What No One Is Saying
Ukraine repaired the Druzhba pipeline. Ukraine controls the flow of Russian oil to Russia's most sympathetic EU allies. Ukraine's government made the strategic decision to restart this flow specifically to unlock EU money. In other words, Ukraine is using Russia's oil exports as a diplomatic instrument. This is sophisticated statecraft. It is also completely unreportable in Western media because the headline 'Ukraine helps Russia sell oil to EU allies' is politically impossible even if it is strategically correct.
Who Pays
EU member states that have made genuine progress on energy independence
Medium-term, through next EU energy transition review
Germany, Poland, and the Baltic states have spent billions accelerating LNG terminal construction, renewable buildout, and interconnections specifically to end dependence on Russian energy. The Druzhba restart gives the energy-dependent hold-outs Hungary and Slovakia a reason to delay their own transitions, because the pipeline is back. Countries that paid the transition costs now watch the free riders get bailed out.
Ukraine's reconstruction funders
Post-war, long-term
The $105B loan is sovereign debt. Ukraine will need to repay or restructure it. Every loan that maintains government liquidity during the war is a loan that pushes reconstruction financing into the future. Ukraine's sovereign debt load is growing faster than any post-war reconstruction program can service.
Russia
Immediate
The Druzhba pipeline flowing means Russia receives transit fees and oil revenue from Hungary and Slovakia, two of the most Russia-sympathetic EU governments. This partially offsets the economic pressure of sanctions. It also means Russia has incentive not to destroy the pipeline again, because that would remove the only route by which it can sell oil to Europe legally.
Scenarios
Loan deployed, Ukraine stabilizes
EU formally approves the loan by end of April. Ukraine's government budget is funded through 2027. Pipeline flows continue. Hungarian new government maintains a less obstructionist posture on future EU Ukraine support.
Signal EU member states sign off on the loan by April 24 and first tranche is disbursed within 30 days.
Pipeline attacked again, loan stalls
Russian drone or missile strike re-damages the Druzhba pipeline in western Ukraine before the loan is formally released. Slovakia renews its veto. EU loan disbursement delays by months. Ukraine's liquidity position deteriorates.

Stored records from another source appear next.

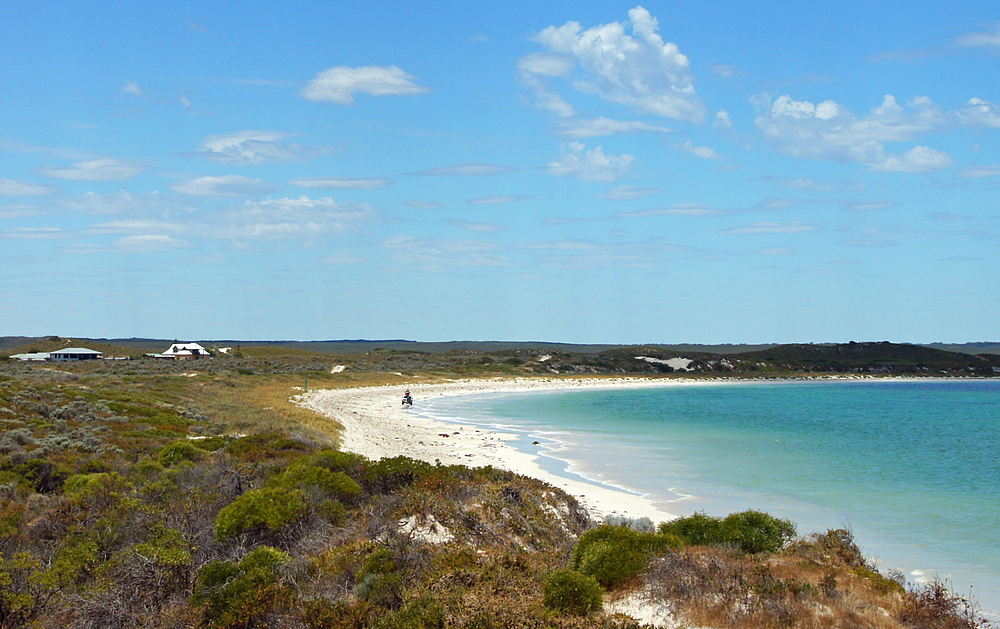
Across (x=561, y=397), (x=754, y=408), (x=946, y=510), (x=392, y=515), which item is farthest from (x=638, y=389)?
(x=392, y=515)

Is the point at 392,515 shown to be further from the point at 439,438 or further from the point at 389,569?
the point at 439,438

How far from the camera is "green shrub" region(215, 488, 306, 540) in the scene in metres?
10.7

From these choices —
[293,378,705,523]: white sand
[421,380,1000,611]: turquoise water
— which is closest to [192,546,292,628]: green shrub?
[293,378,705,523]: white sand

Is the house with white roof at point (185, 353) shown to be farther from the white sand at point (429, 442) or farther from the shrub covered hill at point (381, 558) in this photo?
the shrub covered hill at point (381, 558)

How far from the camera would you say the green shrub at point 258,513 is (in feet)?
35.0

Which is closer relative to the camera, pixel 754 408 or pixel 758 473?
pixel 758 473

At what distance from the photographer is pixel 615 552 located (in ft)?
29.8

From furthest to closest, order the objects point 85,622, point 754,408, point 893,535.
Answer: point 754,408 → point 893,535 → point 85,622

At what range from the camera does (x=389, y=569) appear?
893 cm

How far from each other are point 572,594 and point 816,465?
21743 mm

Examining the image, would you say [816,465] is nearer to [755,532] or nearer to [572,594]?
[755,532]

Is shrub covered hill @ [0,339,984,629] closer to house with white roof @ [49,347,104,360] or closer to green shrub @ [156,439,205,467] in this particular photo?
green shrub @ [156,439,205,467]

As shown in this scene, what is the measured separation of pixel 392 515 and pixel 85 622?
441cm

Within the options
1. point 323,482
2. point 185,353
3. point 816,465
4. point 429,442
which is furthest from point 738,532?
point 185,353
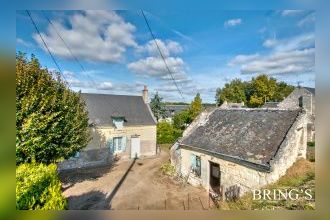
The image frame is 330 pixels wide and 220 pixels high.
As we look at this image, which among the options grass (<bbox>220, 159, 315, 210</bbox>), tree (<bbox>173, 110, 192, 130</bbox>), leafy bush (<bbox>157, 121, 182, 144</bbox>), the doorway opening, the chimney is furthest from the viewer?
leafy bush (<bbox>157, 121, 182, 144</bbox>)

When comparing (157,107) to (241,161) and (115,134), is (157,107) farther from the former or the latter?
(241,161)

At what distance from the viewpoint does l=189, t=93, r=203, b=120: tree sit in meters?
3.77

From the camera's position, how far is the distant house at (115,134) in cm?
411

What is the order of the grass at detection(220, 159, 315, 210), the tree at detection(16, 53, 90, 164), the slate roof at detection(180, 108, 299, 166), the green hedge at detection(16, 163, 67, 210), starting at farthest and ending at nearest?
the slate roof at detection(180, 108, 299, 166) < the tree at detection(16, 53, 90, 164) < the grass at detection(220, 159, 315, 210) < the green hedge at detection(16, 163, 67, 210)

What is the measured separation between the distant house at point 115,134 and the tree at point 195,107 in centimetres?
63

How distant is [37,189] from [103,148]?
125 centimetres

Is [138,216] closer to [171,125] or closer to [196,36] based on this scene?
[171,125]

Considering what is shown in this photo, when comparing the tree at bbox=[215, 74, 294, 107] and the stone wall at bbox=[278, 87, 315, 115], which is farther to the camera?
the tree at bbox=[215, 74, 294, 107]

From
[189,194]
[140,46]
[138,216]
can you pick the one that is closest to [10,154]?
[138,216]

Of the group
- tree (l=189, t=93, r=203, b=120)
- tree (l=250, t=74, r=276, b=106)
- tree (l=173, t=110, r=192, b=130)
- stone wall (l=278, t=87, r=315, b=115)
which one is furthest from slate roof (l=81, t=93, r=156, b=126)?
stone wall (l=278, t=87, r=315, b=115)

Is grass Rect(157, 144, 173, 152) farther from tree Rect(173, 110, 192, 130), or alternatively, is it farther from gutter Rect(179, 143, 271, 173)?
tree Rect(173, 110, 192, 130)

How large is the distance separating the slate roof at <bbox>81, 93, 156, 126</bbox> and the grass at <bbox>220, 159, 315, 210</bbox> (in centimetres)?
176

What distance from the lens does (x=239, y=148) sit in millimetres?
3848

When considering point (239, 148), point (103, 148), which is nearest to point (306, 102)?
point (239, 148)
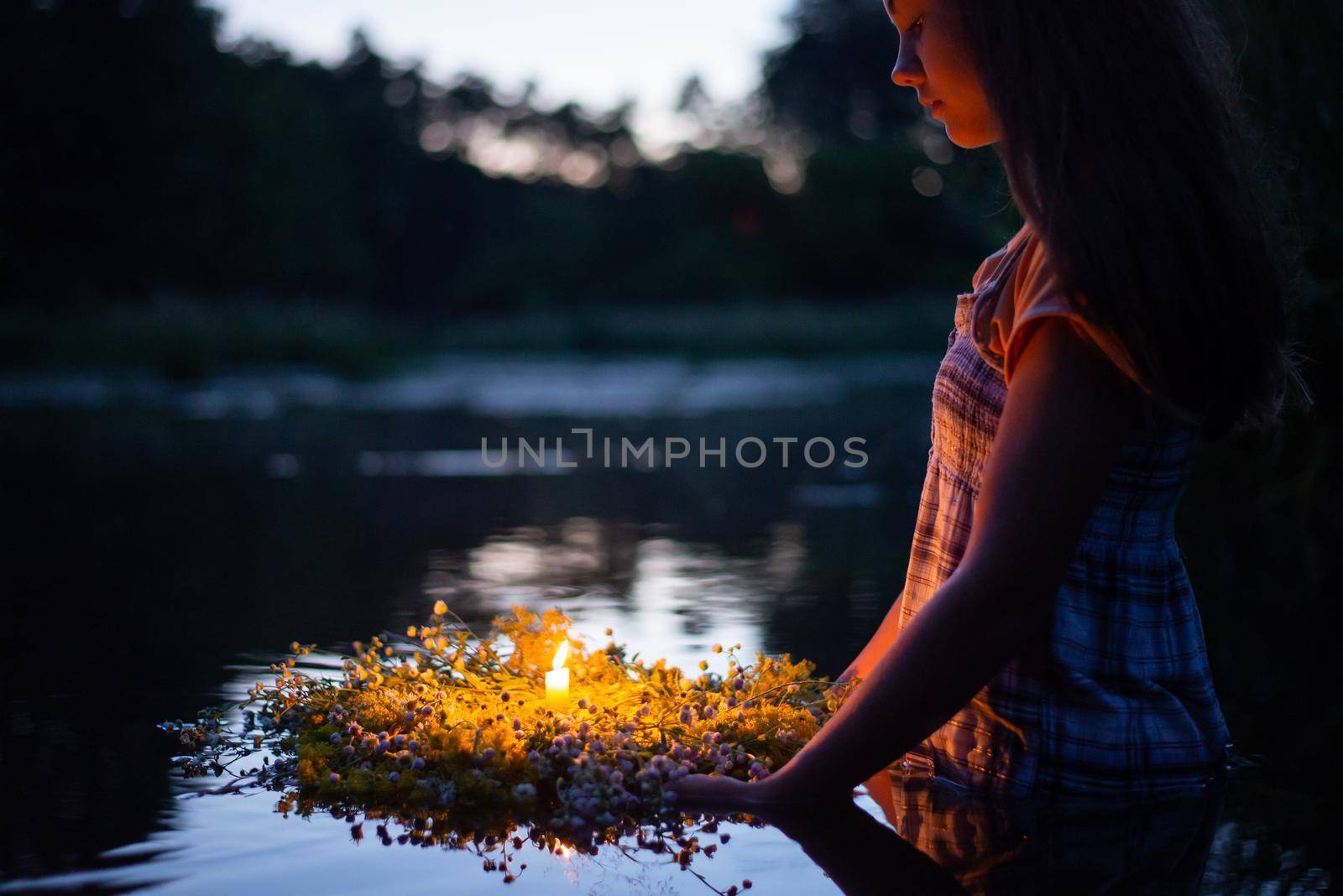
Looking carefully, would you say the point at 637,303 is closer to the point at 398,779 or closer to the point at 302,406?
the point at 302,406

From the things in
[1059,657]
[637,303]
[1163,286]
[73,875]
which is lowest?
[73,875]

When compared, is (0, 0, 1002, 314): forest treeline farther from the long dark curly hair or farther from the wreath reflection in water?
the long dark curly hair

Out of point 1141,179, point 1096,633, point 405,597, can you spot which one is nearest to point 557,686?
point 1096,633

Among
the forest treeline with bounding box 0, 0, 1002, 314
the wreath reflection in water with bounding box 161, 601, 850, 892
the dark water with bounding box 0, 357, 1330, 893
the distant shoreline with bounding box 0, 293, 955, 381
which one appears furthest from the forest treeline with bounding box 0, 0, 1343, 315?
the wreath reflection in water with bounding box 161, 601, 850, 892

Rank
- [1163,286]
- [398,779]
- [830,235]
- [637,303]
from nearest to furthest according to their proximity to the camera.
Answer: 1. [1163,286]
2. [398,779]
3. [830,235]
4. [637,303]

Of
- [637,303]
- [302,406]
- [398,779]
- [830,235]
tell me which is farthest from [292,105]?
[398,779]

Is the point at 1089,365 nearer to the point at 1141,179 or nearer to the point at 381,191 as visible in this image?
the point at 1141,179

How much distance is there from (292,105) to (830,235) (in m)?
17.1

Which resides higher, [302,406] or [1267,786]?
[302,406]

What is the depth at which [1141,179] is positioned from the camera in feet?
5.44

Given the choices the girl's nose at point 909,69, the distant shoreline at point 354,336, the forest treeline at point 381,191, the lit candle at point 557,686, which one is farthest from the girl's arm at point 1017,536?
the forest treeline at point 381,191

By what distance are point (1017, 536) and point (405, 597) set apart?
3118 millimetres

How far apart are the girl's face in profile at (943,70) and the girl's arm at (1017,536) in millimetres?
325

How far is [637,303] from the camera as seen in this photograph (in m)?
47.3
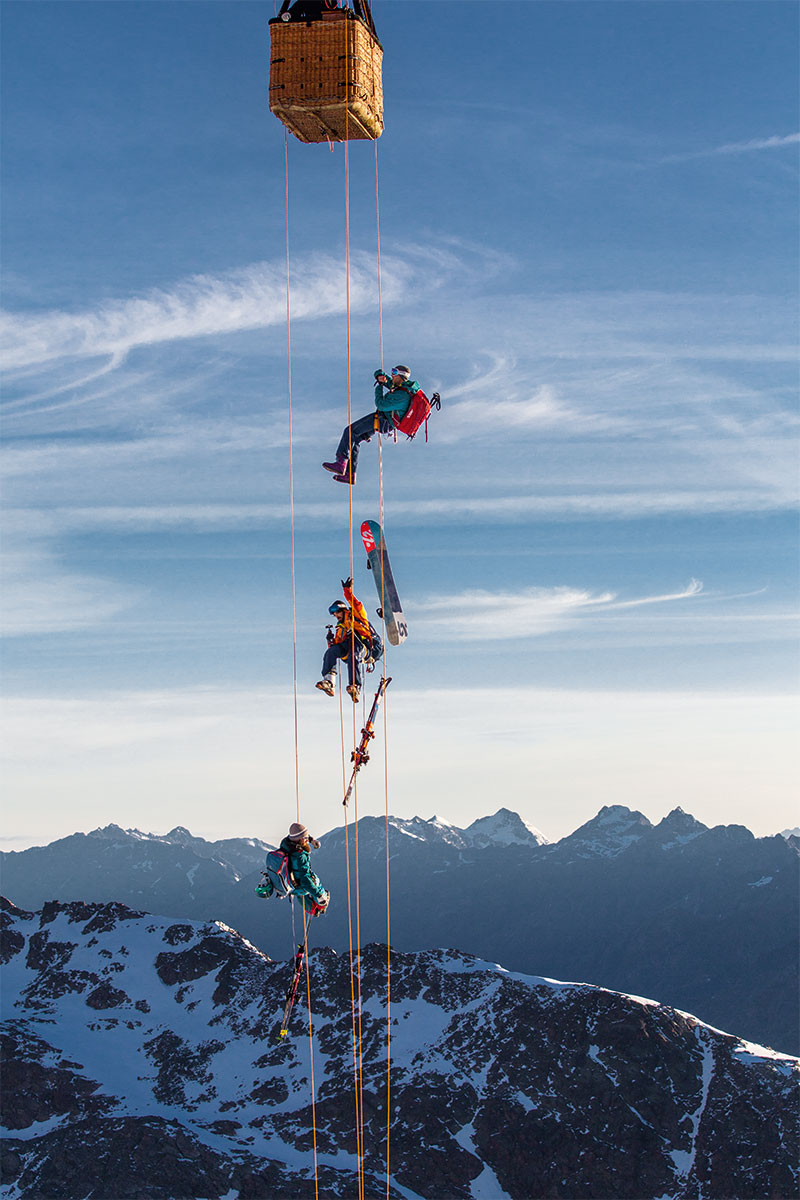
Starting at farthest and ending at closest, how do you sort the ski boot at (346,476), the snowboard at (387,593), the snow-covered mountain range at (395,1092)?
the snow-covered mountain range at (395,1092), the snowboard at (387,593), the ski boot at (346,476)

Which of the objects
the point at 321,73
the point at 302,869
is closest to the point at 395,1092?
the point at 302,869

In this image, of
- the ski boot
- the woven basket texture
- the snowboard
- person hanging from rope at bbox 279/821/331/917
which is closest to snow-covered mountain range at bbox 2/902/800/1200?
person hanging from rope at bbox 279/821/331/917

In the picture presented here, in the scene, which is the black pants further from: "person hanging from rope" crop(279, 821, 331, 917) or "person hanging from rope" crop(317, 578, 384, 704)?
"person hanging from rope" crop(279, 821, 331, 917)

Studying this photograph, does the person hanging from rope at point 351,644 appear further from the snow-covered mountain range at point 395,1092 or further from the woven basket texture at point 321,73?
the snow-covered mountain range at point 395,1092

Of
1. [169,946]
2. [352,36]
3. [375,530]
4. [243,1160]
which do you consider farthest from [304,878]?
[169,946]

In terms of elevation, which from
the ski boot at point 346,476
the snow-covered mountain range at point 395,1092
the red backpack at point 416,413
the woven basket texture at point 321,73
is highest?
the woven basket texture at point 321,73

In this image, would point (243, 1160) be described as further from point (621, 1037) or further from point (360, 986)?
point (621, 1037)

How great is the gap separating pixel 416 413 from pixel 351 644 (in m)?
7.11

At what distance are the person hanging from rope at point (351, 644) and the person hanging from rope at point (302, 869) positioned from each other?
4269 mm

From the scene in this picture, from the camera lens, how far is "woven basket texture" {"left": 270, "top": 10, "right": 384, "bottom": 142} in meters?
30.9

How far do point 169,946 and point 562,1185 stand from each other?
86.0 meters

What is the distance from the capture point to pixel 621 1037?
158875 mm

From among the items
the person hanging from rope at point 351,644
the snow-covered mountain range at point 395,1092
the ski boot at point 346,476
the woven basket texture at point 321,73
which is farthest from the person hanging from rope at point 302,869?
the snow-covered mountain range at point 395,1092

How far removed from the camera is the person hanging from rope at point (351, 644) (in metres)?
34.3
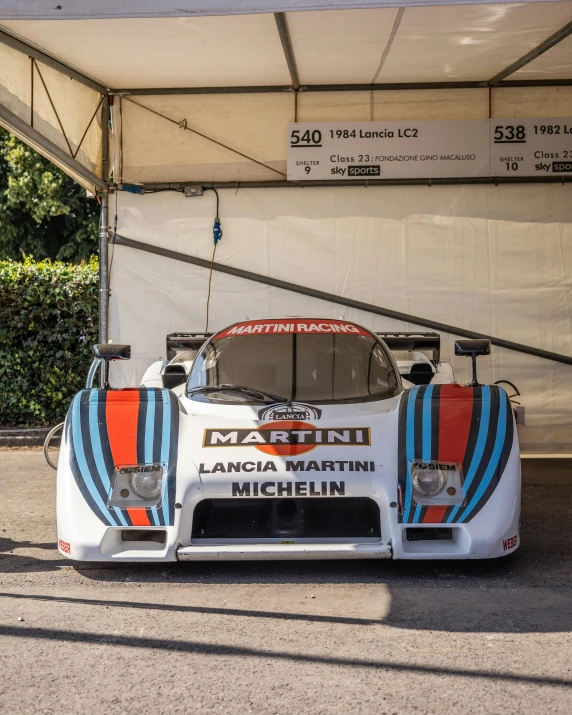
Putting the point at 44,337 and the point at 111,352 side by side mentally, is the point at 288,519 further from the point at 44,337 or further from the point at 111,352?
the point at 44,337

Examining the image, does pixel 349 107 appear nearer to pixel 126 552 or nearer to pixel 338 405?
pixel 338 405

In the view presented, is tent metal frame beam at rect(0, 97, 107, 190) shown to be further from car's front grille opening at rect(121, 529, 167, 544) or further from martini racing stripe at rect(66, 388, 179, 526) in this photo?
car's front grille opening at rect(121, 529, 167, 544)

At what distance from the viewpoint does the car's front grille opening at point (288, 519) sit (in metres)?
4.93

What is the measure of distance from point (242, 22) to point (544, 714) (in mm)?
6573

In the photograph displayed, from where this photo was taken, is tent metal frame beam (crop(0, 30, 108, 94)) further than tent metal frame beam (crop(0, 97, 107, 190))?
No

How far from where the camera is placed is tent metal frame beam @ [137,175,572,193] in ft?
33.8

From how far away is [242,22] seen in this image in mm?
8141

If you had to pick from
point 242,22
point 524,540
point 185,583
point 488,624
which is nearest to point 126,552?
point 185,583

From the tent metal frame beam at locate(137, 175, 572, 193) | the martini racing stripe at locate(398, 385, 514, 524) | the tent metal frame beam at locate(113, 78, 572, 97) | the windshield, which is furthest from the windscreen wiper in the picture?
the tent metal frame beam at locate(113, 78, 572, 97)

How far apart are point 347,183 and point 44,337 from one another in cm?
420

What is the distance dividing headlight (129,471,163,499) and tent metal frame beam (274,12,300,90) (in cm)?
397

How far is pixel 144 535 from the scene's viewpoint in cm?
539

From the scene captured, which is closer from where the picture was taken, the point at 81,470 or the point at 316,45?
the point at 81,470

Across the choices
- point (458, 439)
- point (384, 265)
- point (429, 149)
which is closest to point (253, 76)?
point (429, 149)
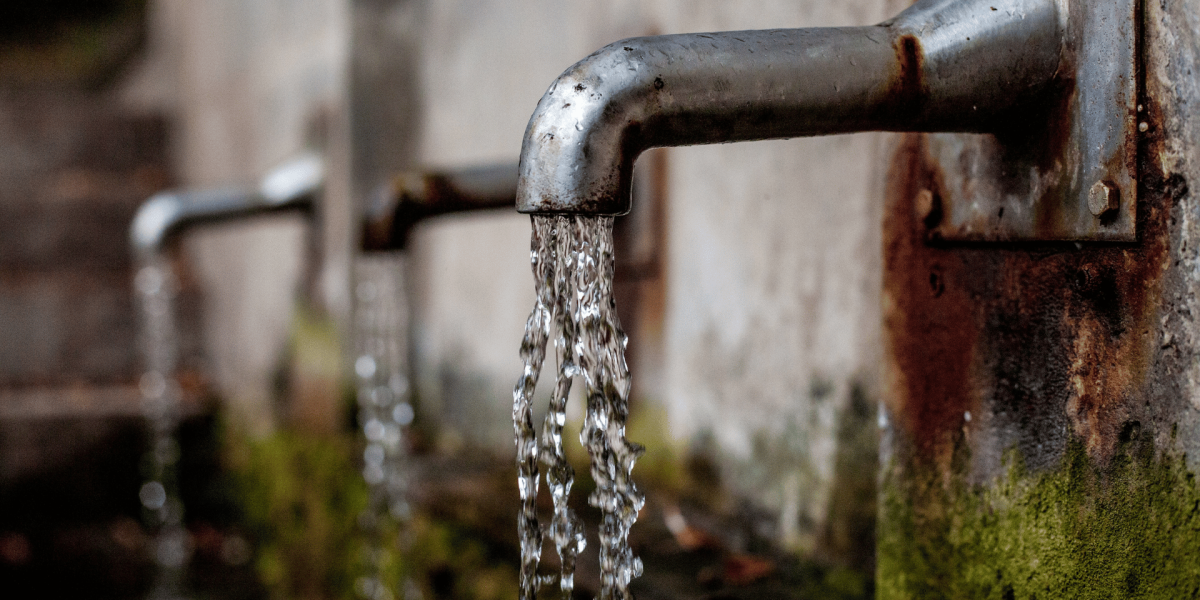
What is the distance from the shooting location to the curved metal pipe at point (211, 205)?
3.34 m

Signal Ukrainian officials report new pipeline damage within two weeks of the restart.
Slovakia escalates its own veto
Even with Hungary unblocked, Slovakia's prime minister Robert Fico, a consistent Russia sympathizer, finds new conditions to attach to loan approval. EU must seek a qualified majority workaround or negotiate separately with Bratislava.
Signal Slovakia's foreign ministry issues a new list of conditions for approving the loan within 48 hours of the pipeline restart.
What Would Change This
If the incoming Hungarian government explicitly abandons energy dependence on Druzhba as a stated policy goal and starts the pipeline termination process, the leverage dynamic inverts. Ukraine loses the pipeline as a negotiating tool and Hungary loses its veto power on EU Ukraine support simultaneously. That would actually be better for Ukraine's long-term position but worse for its immediate cash needs.